Psychopathology: Disruptive, Impulsive, Conduct Disorders, Substance related, Neurocognitive and Personality Disorders Flashcards
What are substance use disorders?
“a cluster of cognitive, behavioral, and physiological symptoms indicating that the individual continues using the substance despite significant substance-related problems”
- can be diagnosed for all classes of substances except caffeine
- severity is determined by number of symptoms
- specifier based on early or sustained remission, maintenance therapy, controlled environment
- 2 or more characteristic symptoms within a 12 month period
What are substance-induced disorders?
- substance intoxication
- substance withdrawal
- substance/medication-induced mental disorder (e.g. substance-induced depressive disorder, anxiety disorder, major neurocognitive disorder, withdrawal delirium)
What are some of the alcohol induced disorders? (alcohol intoxication, alcohol withdrawal, alcohol-induced major neurocognitive disorder)
alcohol intoxication: problematic behavioral and psychological changes (e.g. inappropraite sexual or aggressive behavior, mood lability, impaired judgement) with at least 1 of 6 symptoms: slurred speech, incoordination, unsteady gait, nystagmus, impaired attention or memory, stupor, coma
alcohol withdrawal: at least 2 of 8 symptoms that develop within several hours to a few days following cessation or reduction of heavy and prolonged alcohol use - (1) autonomic hyperactivity, (2) hand tremor, (3) insomnia, (4) nausea or vomiting, (5) transient hallucinations or illusions, (6) anxiety, (7) psychomotor agitation, (8) generalized tonic-clonic seizures
alcohol-induced major neurocognitive disorder: significant decline in 1 or more cognitive domains that interferes with everyday activities. Specifier: nonamnestic-confabulatory type or amnestic-confabulatory type (Korsakoff syndrome – thiamine deficiency, anterograde and retrograde amnesia, confabulation)
What does opioid intoxication and opioid withdrawal look like?
- Opioid Intoxication: initial euphoria followed by apathy or dysphoria and impaired judgement + pupillary constriction and at least 1 of 3 symptoms during or after opioid use – drowsiness or coma, slurred speech, impaired attention or memory. (can include or not perceptual disturbances - i.e. hallucination with intact reality testing or illusions in the absence of delirium)

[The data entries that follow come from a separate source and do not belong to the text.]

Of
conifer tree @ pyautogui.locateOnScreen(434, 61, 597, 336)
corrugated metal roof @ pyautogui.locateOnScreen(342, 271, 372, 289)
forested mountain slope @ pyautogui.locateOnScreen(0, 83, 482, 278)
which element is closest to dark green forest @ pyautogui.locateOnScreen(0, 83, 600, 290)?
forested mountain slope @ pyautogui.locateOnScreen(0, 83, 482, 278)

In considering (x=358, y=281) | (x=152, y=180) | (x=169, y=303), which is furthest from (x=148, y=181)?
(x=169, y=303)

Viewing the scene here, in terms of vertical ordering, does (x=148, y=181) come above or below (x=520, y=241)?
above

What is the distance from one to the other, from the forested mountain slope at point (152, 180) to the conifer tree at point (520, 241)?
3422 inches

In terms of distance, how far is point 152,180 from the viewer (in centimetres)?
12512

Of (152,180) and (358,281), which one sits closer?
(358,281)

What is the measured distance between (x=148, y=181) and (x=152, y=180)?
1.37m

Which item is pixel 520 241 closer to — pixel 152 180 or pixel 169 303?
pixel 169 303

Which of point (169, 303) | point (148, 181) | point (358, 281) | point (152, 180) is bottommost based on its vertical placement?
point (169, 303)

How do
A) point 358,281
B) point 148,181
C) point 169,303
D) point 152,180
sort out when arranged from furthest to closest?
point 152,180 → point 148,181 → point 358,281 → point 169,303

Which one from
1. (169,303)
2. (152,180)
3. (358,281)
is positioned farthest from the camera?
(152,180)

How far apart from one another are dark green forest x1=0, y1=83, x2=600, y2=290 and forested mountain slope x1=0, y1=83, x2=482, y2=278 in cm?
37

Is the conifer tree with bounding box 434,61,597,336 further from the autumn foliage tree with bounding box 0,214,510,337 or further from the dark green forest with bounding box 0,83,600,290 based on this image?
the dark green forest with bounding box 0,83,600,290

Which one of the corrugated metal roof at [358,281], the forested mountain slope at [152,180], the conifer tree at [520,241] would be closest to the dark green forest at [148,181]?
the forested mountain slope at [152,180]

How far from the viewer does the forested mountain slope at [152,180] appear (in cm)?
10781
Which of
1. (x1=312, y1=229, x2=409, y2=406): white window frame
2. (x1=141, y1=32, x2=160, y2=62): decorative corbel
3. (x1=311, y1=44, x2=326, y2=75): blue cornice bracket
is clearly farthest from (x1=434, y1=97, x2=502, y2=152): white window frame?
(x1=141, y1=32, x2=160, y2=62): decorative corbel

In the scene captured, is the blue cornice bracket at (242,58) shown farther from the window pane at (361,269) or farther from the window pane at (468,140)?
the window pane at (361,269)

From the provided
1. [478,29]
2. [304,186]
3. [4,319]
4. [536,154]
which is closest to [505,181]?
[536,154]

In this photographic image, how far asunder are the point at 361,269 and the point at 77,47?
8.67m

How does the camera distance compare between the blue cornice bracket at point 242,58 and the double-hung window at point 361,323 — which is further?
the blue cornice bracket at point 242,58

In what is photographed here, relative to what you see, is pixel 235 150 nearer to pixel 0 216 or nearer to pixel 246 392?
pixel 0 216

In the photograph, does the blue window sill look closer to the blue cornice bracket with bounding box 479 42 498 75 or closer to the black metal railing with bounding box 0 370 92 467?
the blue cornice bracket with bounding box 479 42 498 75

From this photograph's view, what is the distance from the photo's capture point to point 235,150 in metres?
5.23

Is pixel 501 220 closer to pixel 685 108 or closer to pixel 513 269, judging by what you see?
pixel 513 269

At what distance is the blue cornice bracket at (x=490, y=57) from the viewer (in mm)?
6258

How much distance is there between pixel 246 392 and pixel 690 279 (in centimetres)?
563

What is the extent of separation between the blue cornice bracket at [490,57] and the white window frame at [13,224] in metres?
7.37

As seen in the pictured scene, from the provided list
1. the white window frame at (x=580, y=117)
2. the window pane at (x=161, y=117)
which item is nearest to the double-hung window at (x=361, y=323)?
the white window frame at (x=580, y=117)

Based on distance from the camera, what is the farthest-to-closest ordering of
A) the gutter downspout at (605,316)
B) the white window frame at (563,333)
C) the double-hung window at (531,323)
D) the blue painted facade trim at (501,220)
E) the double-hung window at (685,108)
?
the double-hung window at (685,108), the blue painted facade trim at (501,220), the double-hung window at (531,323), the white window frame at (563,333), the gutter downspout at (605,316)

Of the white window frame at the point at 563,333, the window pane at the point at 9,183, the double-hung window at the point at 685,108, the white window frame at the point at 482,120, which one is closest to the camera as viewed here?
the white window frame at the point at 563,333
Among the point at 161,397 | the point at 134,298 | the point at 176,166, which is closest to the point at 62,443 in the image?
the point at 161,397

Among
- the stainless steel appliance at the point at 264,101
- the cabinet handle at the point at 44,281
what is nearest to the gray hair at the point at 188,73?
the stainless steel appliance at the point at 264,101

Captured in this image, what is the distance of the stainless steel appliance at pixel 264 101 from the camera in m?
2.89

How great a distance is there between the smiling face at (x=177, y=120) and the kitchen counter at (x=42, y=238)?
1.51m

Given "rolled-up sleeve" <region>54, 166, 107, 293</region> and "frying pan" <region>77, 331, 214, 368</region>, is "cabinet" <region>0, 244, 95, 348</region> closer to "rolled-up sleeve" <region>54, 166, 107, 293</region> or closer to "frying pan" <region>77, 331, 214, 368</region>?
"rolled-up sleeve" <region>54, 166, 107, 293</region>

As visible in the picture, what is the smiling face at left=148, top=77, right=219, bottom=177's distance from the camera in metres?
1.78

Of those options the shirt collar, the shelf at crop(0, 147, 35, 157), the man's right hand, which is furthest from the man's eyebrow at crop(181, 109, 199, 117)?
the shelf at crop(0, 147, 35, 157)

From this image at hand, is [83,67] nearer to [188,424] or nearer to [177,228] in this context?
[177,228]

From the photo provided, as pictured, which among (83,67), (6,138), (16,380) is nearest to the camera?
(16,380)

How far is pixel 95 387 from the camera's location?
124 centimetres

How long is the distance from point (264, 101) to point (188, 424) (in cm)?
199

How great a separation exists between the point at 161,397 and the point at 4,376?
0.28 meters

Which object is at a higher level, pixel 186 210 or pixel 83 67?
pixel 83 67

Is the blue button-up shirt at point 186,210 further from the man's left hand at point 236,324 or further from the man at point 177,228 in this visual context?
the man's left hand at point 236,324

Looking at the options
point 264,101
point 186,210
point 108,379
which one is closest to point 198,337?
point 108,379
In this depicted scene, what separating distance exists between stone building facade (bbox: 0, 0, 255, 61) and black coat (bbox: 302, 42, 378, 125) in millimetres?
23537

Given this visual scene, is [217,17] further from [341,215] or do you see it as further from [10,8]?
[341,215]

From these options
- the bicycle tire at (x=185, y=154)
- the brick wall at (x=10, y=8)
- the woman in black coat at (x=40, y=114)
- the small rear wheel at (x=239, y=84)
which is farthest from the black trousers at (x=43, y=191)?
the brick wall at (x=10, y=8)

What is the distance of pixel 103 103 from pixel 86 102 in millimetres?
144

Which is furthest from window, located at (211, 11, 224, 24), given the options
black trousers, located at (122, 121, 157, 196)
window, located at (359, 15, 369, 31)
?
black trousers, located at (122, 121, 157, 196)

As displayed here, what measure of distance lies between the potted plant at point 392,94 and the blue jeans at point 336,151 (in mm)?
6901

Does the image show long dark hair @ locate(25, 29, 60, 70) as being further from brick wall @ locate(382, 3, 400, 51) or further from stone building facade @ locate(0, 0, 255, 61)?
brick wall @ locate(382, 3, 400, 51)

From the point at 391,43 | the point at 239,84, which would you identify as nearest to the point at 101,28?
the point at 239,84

- Opioid withdrawal: 3 of 9 symptoms – dysphoric mood, nausea or vomiting, muscle aches, diarrhea, yawning, fever, insomnia
Opioids = opium, heroin, morphine, codeine (which are derived from opium poppy, synthetic and partly-synthetic drugs - methadone, oxycodone, hydrocodone, fentanyl)
What does stimulant intoxication and withdrawal look like?
stimulant intoxication: maladaptive behavioral and psychological changes (e.g. euphoria or affective blunting, hyper-vigilance, interpersonal sensitivity, anxiety or anger, impaired judgement) and 2 of 9 symptoms – tachycardia or bradycardia, pupillary dilation, elevated or lowered blood pressure, perspiration or chills, nausea or vomiting, weight loss, psychomotor agitation or retardation, respiratory depression or cardiac arrhythmia, seizures or coma
stimulant withdrawal: dysphoric mood + at least 2 of 5 physiological changes develop within a few hours to several days after cessation or prolonged stimulant use – fatigue, vivid and unpleasant dreams, insomnia or hypersomnia, increased appetite, psychomotor agitation or retardation
Stimulants – amphetamines, methamphetamines, cocaine
What does tobacco withdrawal look like?
4 of 7 symptoms that develop within 24 hours of abrupt cessation or reduction of the use of tobacco:
1 - irritability
2 - anger or anxiety
3 - impaired concentration
4 - increased appetite
5 - restlessness
6 - depressed mood
7 - insomnia
duration and severity of withdrawal symptoms - peak 48-72 hours following cessation of nicotine use and gradually wane over several weeks
craving for nicotine last longer than withdrawal and can be cause of early and late relapse
What is hallucinogen persisting perception disorder?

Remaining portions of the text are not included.